20.Bölüm🍂

895 50 19
                                    

Sabah gözlerimi açar açmaz, Uykulu, yarı açık gözlerimle Barış'ın odasına zar zor çıktım. Kapısını tıklattım, ses gelmedi. Bu sefer seslendim.

Yaprak: Barış? Uyuyor musun?

Biraz bekledim ama yine ses gelmedi. Dayanamadım ve kapıyı açtım. Yatağına baktım, düzenliydi. İçeri girdim. Odasında yoktu.

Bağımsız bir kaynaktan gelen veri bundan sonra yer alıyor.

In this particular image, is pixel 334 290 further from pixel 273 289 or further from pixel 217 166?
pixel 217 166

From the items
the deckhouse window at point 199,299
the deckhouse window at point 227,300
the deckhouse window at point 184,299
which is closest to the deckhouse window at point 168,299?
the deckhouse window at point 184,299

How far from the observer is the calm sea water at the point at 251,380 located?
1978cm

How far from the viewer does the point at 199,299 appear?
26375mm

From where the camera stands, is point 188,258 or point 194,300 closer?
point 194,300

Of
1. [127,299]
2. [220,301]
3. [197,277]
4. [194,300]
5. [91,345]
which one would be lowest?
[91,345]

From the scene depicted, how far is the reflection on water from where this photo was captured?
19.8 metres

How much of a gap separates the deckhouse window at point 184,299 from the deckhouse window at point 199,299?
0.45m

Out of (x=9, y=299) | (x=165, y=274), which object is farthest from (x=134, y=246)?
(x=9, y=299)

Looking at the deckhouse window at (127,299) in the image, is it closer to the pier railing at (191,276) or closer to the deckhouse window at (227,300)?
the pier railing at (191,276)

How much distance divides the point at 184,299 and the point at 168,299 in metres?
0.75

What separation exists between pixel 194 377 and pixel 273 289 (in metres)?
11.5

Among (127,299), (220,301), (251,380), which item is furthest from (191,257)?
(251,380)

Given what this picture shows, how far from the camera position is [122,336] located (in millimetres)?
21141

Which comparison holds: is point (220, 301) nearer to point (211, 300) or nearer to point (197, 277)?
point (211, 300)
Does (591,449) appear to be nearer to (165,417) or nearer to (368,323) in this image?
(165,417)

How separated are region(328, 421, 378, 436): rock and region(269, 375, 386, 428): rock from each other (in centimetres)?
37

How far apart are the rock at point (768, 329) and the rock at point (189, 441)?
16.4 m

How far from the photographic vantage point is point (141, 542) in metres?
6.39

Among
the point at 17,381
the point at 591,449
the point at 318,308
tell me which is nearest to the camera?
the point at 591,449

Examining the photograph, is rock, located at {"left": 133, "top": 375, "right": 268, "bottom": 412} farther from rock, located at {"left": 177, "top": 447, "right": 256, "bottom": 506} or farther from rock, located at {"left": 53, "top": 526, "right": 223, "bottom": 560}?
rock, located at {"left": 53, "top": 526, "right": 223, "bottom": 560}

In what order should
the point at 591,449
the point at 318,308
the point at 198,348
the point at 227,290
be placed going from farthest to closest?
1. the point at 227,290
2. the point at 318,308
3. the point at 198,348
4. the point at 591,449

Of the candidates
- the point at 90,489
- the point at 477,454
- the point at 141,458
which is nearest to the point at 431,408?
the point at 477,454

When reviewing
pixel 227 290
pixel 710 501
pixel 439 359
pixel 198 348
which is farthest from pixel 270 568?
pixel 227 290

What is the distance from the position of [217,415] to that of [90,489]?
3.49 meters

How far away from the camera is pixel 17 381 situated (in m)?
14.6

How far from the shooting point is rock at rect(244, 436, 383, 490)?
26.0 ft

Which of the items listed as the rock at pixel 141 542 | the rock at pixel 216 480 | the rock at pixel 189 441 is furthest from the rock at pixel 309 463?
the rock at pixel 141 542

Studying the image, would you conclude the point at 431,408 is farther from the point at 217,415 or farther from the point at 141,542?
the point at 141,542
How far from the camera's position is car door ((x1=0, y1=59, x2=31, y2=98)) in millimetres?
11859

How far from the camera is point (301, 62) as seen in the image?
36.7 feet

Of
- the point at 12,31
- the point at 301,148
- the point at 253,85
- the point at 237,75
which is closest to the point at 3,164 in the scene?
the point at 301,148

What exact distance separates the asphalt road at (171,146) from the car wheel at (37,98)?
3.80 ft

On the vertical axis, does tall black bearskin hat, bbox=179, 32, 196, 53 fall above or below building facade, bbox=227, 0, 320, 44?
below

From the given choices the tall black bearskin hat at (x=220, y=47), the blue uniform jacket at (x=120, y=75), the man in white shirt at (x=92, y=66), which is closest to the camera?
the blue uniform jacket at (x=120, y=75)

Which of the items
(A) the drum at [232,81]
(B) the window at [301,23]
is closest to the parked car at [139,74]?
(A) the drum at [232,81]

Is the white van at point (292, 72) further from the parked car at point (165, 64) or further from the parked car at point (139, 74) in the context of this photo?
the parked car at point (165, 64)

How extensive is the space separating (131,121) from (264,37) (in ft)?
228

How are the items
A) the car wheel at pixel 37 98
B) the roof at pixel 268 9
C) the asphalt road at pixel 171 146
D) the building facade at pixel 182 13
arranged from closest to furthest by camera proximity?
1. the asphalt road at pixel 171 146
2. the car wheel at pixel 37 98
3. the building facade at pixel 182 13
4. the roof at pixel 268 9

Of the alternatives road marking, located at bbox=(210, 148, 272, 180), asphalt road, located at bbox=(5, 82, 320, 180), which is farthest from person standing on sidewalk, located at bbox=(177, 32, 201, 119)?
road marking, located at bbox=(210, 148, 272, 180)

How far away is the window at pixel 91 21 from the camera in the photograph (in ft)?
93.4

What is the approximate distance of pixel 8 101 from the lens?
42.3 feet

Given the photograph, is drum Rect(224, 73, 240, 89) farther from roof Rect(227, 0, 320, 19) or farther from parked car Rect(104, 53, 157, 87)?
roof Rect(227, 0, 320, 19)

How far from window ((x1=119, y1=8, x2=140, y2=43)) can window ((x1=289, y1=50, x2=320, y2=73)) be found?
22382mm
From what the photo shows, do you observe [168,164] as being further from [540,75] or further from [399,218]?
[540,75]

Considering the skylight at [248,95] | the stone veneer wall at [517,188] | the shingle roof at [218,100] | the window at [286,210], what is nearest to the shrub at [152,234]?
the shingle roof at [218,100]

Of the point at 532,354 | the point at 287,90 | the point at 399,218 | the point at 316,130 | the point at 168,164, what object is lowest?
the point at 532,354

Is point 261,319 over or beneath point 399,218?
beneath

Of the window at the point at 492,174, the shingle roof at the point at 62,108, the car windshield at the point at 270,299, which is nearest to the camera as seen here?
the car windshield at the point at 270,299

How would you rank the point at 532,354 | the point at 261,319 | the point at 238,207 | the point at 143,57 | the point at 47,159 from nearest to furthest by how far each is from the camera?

En son banyo kapısını tıklattım. Ordan da ses gelmedi. Beni beklemeden mi gitmişti yani? Off yaprak! Aferin sana yaprak gerçekten! 🤦🏻‍♀️

Gözlerim tekrardan doldu. Odadan çıkacakken, vazgeçip kapıyı kapattım ve dolaba ilerledim. Dolabı açtım. Kokusun yine gelince, yüzümde acı bir gülümseme oluştu.

Bence bir tane tişörtünü giysem bir şey demezdi, değil mi? Beyaz, kısa kollu, bisiklet yaka bir tişörtünü aldım ve üstümdekiyle değiştirdim. Elbise gibi olmuştu. Gülümsedim. İçime sokmadım bu sefer, böyle daha güzeldi.

Çıkarttığım tişörtümü aldım ve aşağı indim. Çantama elimdeki tişörtü koydum ve saçımı açıp, tekrardan bağladım. Her şeyin güzel olması dileğiyle çantamı alıp, evden çıktım.

Okula geldiğimde, direk gözlerim Barış'ı aradı. Bahçenin köşesinde, arkadaşlarıyla oturuyordu. Ama o arkadaşlarına pek katılmıyor, öyle oturuyordu.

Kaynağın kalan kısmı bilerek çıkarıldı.